"tak kan patah karna lelah, 'coz it's LILLAH"



Rabu, 13 Agustus 2008

Mari berkaca..

Assalamu'alaykum wr.wb

ikhwah fillah,,

di postingan pertama ini,,mia mau cerita ajah,,
lagi 'memaksakan diri' untuk menulis nih..mengembangkan kompetensi komunikasi di media tulisan,,

baiklah,, qta mulai..

bismillaah..

mia mau sedikit bercerita nih,,kemarin tgl 19-24 Juli 2008 (udah lama banget yah?he..)
mia kan ikutan The 10th FIMA International Student Camp. FIMA ituh Federation Islamic Medical Association,yah intinya perkumpulan orang-orang muslim yang berkecimpung di dunia kesehatan seluruh dunia, baik masih kuliah maupun sudah menjadi profesional.

Nah, yang mia mau share adalah tentang cerita teman-teman kita dari negara lain yang memberikan sedikit tamparan buat mia:

Ada delegasi dari Turki, dia senang sekali bisa datang ke Indonesia, dia baru pertama kali mengikuti camp muslim seperti ini. Dia senang sekali bisa mempelajari Islam dengan bebas, berjilbab dengan leluasa, ibadah berjama'ah dan ukhuwah islamiyah yang terjalin begitu erat. Pasalnya di negaranya, kebebasan ber-islam ria itu agak terkekang. Di kampusnya, Istanbul University, semua orang dilarang berjilbab. Bukankah kita tahu selama ini kalau Turki identik dengan negara Islam? Tapi kok bisa begitu?

Semenjak adanya modernisasi pada zamannya Mustafa Kemal Ataturk itu, kebijakan pemerintahan Turki sudah sedikit bergeser nilai keislamannya, digantikan dengan “misi yahudi”.
Mari kita lihat apa yang terjadi disana..

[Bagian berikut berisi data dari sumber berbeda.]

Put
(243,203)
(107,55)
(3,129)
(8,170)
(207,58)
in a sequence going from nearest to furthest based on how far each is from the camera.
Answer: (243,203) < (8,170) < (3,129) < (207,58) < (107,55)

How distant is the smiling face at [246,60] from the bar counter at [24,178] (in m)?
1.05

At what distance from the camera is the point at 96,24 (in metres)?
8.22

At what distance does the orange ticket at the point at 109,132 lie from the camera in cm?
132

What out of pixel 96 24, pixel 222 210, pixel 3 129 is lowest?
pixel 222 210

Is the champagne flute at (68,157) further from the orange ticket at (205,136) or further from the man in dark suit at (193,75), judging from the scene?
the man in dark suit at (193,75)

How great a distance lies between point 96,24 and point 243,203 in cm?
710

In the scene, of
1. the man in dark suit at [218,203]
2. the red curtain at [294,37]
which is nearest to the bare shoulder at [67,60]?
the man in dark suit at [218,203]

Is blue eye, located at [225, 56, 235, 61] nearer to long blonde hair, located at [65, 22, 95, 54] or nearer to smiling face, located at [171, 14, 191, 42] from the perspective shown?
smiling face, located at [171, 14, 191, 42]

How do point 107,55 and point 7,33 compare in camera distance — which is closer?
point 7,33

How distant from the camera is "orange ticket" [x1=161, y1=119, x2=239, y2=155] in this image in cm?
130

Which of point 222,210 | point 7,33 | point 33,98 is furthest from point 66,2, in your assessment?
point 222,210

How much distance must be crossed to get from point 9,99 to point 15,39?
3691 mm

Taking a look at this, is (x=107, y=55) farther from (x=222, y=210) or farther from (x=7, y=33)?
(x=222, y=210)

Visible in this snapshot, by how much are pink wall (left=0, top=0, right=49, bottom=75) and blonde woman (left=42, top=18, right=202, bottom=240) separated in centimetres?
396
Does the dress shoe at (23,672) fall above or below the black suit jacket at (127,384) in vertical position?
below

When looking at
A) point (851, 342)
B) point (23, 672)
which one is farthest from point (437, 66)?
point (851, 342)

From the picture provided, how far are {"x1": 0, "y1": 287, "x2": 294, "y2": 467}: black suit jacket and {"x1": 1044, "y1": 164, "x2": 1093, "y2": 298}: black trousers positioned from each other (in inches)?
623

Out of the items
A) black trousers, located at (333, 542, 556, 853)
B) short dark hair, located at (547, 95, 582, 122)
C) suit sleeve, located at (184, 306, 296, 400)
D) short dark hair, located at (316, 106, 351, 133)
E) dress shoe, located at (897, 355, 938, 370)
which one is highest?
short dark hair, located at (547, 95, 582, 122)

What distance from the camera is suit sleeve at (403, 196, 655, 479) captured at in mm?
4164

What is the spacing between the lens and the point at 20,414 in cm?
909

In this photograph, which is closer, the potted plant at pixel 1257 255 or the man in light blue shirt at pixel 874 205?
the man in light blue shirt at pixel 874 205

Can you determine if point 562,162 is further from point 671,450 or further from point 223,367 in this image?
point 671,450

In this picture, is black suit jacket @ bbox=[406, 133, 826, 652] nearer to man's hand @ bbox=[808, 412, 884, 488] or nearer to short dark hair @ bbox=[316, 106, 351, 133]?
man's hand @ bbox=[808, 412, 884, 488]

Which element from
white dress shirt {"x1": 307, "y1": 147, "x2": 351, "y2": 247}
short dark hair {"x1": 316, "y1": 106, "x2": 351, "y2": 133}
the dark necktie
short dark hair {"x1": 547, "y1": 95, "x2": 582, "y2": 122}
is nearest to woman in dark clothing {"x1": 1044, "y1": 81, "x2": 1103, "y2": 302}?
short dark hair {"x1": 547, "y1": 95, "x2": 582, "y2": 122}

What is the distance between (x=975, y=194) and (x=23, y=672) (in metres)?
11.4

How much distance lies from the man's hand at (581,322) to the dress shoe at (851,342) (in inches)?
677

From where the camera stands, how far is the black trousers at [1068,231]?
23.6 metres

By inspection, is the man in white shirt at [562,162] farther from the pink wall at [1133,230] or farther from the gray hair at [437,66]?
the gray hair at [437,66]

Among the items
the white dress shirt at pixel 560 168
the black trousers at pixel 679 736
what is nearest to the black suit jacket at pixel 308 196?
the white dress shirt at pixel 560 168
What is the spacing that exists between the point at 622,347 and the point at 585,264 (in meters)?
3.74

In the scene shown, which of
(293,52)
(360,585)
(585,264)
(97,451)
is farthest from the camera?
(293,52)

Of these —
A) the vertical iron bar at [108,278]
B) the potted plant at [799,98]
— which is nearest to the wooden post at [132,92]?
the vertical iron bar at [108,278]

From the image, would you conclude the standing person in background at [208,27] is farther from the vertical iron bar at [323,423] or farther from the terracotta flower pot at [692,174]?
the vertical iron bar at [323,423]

  1. Sekolah agama (madrasah-red) dilarang dibuka bagi anak-anak di bawah umur, jadi anak-anak di sana tidak bisa mengenyam pendidikan agama sedari dini kalau bukan dari orang tuanya yang ‘paham’ agama. Sekolah agama (islam) baru bisa dirasakan oleh anak yang sudah berumur belasan tahun (af1 lupa berapa tahun tepatnya,kalau tidak salah 14 atau 18 tahun ya??lupa). Bayangkan kawan! mereka baru bisa belajar baca iqro’ ketika mereka sudah baligh. Itu pun jika orang tuanya tergerak untuk menyekolahkan anaknya, jika tidak? Bagaimana jadinya ya?
  2. Terlepas dari peraturan di Istanbul University, muslimah-muslimah yang berjilbab di sana ruang geraknya ‘dibatasi’ dengan cara yang ‘kasat mata’. Pekerjaan-pekerjaan penting dan berpengaruh di sana dilarang bagi orang-orang muslim yang berjilbab, baik dirinya maupun keluarganya. Contohnya langsung adalah seorang dokter supervisor dari Turki yang datang ke FIMA kemarin. Beliau tidak dapat izin praktek dari pemerintah Turki hanya karena beliau berjilbab, jadi beliau sekarang bekerja sebagai relawan di sebuah LSM muslim di Turki. Tidak itu saja, temanku yang lainnya – delegasi dari Istanbul University - juga bercerita bahwa Ayahnya sampai harus melepas pekerjaannya dan bekerja di negara lain hanya karena keluarganya berjilbab. Dan kakaknya tidak jadi menikah karena sang calon suami meminta dia untuk melepas jilbab, dimana sang calon suami adalah calon pengacara. Padahal ia termasuk orang yang paham agama.
  3. Untuk mendapatkan ilmu agama, mereka hanya bisa berhalaqoh di rumah-rumah saja (tertutup). Jika mereka melakukan pembahasan tentang agama di kampus, mereka akan dibubarkan. Bandingkan dengan kita yang bisa dengan begitu bebas mengadakan mentoring, halaqoh atau pun liqo. Bahkan sekarang sudah banyak fakultas/universitas/sekolah yang justru memfasilitasi mahasiswanya untuk mentoring, tapi tidak sedikit yang justru menyia-nyiakan kesempatan itu, masih bermalas-malasan untuk pergi mentoring, atau mencari 1001 alasan untuk bisa izin halaqoh.
  4. Membaca Al-qur’an pun, di kampus, di taman, di perpustakaan, di tempat umun, kalian akan dianggap sebagai orang aneh. Kita? Dimanapun, kapanpun, mangga ajah kalau mau tilawah. Tinggal kemauan kita saja yang berperan. Bahkan sebelum memulai kuliah pun kita biasa diawali tilawah. Alhamdulillah...
  5. Dan masih banyak bidang kehidupan yang akan dipersulit jika terkait dengan pemerintahan.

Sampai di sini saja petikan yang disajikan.